**** PAGE ****
Creating Jobs (Portal, API)

Learn how to create Jobs for data collection.

📘

Pipeline Required

If you do not yet have a Pipeline created, you should create a pipeline first. The Pipeline ID and Step ID will be required for adding Jobs to the correct Pipeline and step.

If you wish to manage Jobs via API, you will need to setup the Pipeline initially in the Portal UI. After setting up the Pipeline, you can create new Jobs through APIs.

Creating a Job within Portal

Within Portal, navigate to your Pipeline. If the Pipeline is running, you will need to select "Edit".

Then, you can select the Component that you wish to create Jobs for, and it will open a configuration Sidebar. Below setup you will have the ability to create a new job.

Example for Socialgist Blogs Ingress Component.

Example for Socialgist Blogs Ingress Component.

Jobs created will be visible below in "Current Jobs" and also the Pipeline Jobs Page, which is linkedin within.

Using APIs to Create a Job

Follow the Portal steps above to the Component configuration screen, while you will not need this screen to create further jobs, it is necessary to get the Step ID and Pipeline ID which form part of the request URL.

API calls to create Jobs are interacting with this Pipeline Component; so it is required to have both correct Pipeline ID and Step ID.

📘

Quick Tip

While creating an initial Job in the UI is not required, this allows the generated Code to already have much of the information you would need.

Selecting the "Code" button will provide a Snippet that you can use to generate additional Jobs through API. Selecting "Add" will manually add a Job.
**** DATA LINES ****
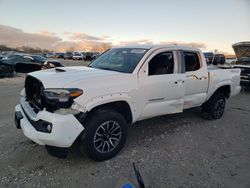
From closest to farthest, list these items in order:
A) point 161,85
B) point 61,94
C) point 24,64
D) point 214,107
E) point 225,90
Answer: point 61,94 < point 161,85 < point 214,107 < point 225,90 < point 24,64

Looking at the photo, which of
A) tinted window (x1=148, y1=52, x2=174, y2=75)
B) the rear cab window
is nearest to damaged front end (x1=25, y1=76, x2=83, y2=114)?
****
_STATED EXERCISE 1:_ Please extract the passage of the job-creation page that begins at the words "If you do not" and stops after "Jobs through APIs.".
_STATED EXERCISE 2:_
Answer these questions from the job-creation page:
(a) What must you select in Portal if the Pipeline is running?
(b) Which button provides a Snippet for generating additional Jobs through API?
(c) Which two IDs form part of the request URL?
This data has nothing to do with the job-creation page.

_RESPONSE 1:_
If you do not yet have a Pipeline created, you should create a pipeline first. The Pipeline ID and Step ID will be required for adding Jobs to the correct Pipeline and step.

If you wish to manage Jobs via API, you will need to setup the Pipeline initially in the Portal UI. After setting up the Pipeline, you can create new Jobs through APIs.

_RESPONSE 2:_
(a) "Edit"
(b) The "Code" button
(c) The Step ID and the Pipeline ID